Dataset excerpt.
%%

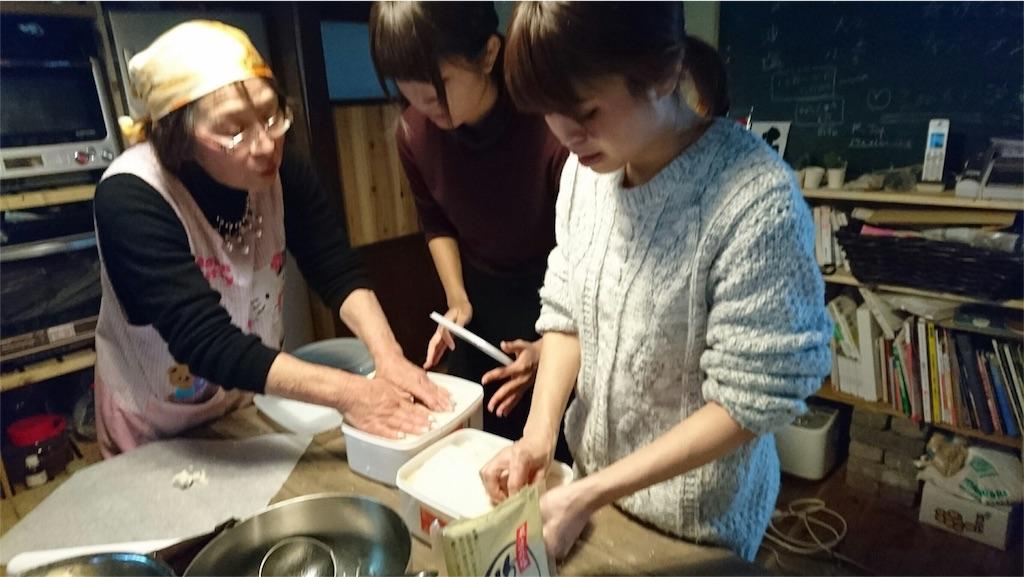 f:id:yukikitao:20170222021928j:image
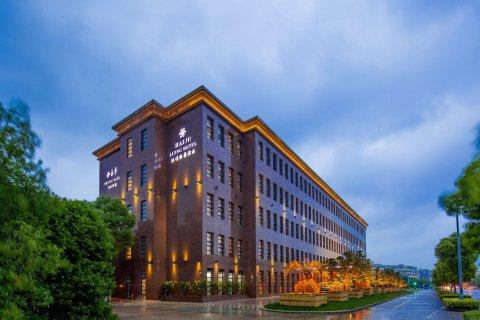 宁波海俱丽景酒店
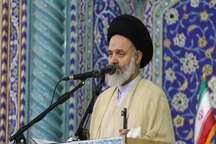 امام جمعه موقت قم: روز قدس نماد اتحاد مسلمانان برای رهاسازی فلسطین است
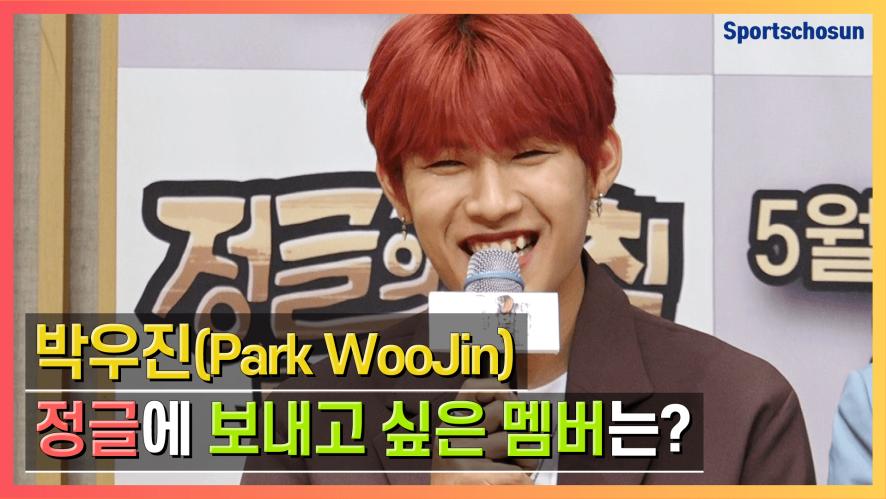 박우진(Park Woo Jin)이 뽑은 정글에 보내고 싶은 AB6IX 멤버는? (Law of the Jungle)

%%

What is needed is the listing above, repeated verbatim, without its images.

Result.
 f:id:yukikitao:20170222021928j:image
 宁波海俱丽景酒店
 امام جمعه موقت قم: روز قدس نماد اتحاد مسلمانان برای رهاسازی فلسطین است
 박우진(Park Woo Jin)이 뽑은 정글에 보내고 싶은 AB6IX 멤버는? (Law of the Jungle)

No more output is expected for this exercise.